WASHINGTON – Bolivia urged the Organization of American States, OAS, to approve the American Declaration on the Rights of Indigenous Peoples, pending for nearly two decades.
The Bolivian ambassador to the OAS, Diego Pary, on Tuesday denounced before the OAS’s Permanent Council the uncompromising attitude which was delaying the approval of the declaration when only two paragraphs remained to be agreed on.
“For many of those seated here, perhaps, the indigenous population is not a priority but one has to look at history. We cannot go without recognizing the rights of the original owners of the land,” Pary said.
The Bolivian ambassador proposed fixing a deadline to approve the text and also urged each OAS member state to send an indigenous representative from their countries to Washington for the next round of negotiations.

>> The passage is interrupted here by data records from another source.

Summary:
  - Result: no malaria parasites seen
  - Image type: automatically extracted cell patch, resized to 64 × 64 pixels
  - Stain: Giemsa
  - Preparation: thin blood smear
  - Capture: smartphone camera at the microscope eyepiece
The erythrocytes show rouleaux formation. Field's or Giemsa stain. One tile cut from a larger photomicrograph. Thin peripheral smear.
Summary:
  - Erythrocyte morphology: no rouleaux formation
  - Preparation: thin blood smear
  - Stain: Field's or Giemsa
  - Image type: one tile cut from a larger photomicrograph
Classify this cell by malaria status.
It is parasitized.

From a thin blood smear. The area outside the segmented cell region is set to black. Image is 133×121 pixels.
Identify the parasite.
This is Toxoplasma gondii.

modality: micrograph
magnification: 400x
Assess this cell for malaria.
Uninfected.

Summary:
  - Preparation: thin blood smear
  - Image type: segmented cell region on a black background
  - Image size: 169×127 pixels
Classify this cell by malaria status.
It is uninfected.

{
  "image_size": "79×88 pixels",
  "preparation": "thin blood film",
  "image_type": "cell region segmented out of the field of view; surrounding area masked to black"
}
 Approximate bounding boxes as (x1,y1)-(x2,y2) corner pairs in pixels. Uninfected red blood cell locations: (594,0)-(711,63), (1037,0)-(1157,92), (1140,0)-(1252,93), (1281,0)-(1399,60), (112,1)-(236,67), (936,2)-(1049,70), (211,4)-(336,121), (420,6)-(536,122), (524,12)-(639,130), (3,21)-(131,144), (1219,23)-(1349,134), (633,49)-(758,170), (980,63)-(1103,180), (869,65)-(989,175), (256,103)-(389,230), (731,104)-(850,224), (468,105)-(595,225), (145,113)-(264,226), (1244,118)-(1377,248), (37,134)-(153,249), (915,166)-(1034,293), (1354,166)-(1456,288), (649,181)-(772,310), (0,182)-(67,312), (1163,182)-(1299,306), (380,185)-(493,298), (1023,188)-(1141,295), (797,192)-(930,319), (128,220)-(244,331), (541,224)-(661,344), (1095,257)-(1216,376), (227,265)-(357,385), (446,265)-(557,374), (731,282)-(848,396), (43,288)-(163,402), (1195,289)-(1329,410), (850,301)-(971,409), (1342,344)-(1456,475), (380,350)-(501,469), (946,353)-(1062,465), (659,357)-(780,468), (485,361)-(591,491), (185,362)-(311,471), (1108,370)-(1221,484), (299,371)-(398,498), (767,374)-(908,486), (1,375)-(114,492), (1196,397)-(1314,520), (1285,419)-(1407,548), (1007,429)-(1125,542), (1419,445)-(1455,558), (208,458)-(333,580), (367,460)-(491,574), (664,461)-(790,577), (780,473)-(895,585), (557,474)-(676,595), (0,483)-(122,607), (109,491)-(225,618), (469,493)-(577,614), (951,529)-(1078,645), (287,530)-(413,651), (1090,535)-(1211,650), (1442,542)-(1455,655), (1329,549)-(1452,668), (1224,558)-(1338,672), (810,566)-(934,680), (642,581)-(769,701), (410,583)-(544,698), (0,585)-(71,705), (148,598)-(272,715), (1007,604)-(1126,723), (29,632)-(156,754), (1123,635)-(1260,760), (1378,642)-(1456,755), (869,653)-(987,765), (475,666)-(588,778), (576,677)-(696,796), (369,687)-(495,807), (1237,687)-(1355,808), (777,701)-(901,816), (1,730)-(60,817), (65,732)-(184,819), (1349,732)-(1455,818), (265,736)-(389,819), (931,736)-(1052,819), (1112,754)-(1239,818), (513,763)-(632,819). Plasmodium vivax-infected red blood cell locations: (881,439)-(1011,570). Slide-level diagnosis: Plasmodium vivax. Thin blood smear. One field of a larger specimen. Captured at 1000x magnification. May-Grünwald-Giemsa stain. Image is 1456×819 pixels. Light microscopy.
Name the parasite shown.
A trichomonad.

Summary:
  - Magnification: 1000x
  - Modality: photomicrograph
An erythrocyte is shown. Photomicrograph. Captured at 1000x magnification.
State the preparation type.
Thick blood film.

The drafting of the Declaration began 18 years ago and in May 2015 suffered its latest setback, due to which it cannot be approved in the 45th OAS General Assembly meeting on June 15 and June 16 in Washington. Negotiations, which had stopped since 2012, resumed this year and four meetings were held.
However lack of agreement on the issues of self-determination, environment and natural resources continues to stall its progress.
“There is a movement at an international level for the rights of indigenous peoples and what are we doing at an inter-American level? We must show that the OAS has a real objective of transformation,” the Bolivian representative said.
The United Nations in 2007 approved a Declaration on the Rights of Indigenous Peoples, which Bolivia “incorporated and made into a law,” said Pary.
Latin America has more than 800 indigenous villages and around 45 million indigenous people with great demographic, social and political diversity.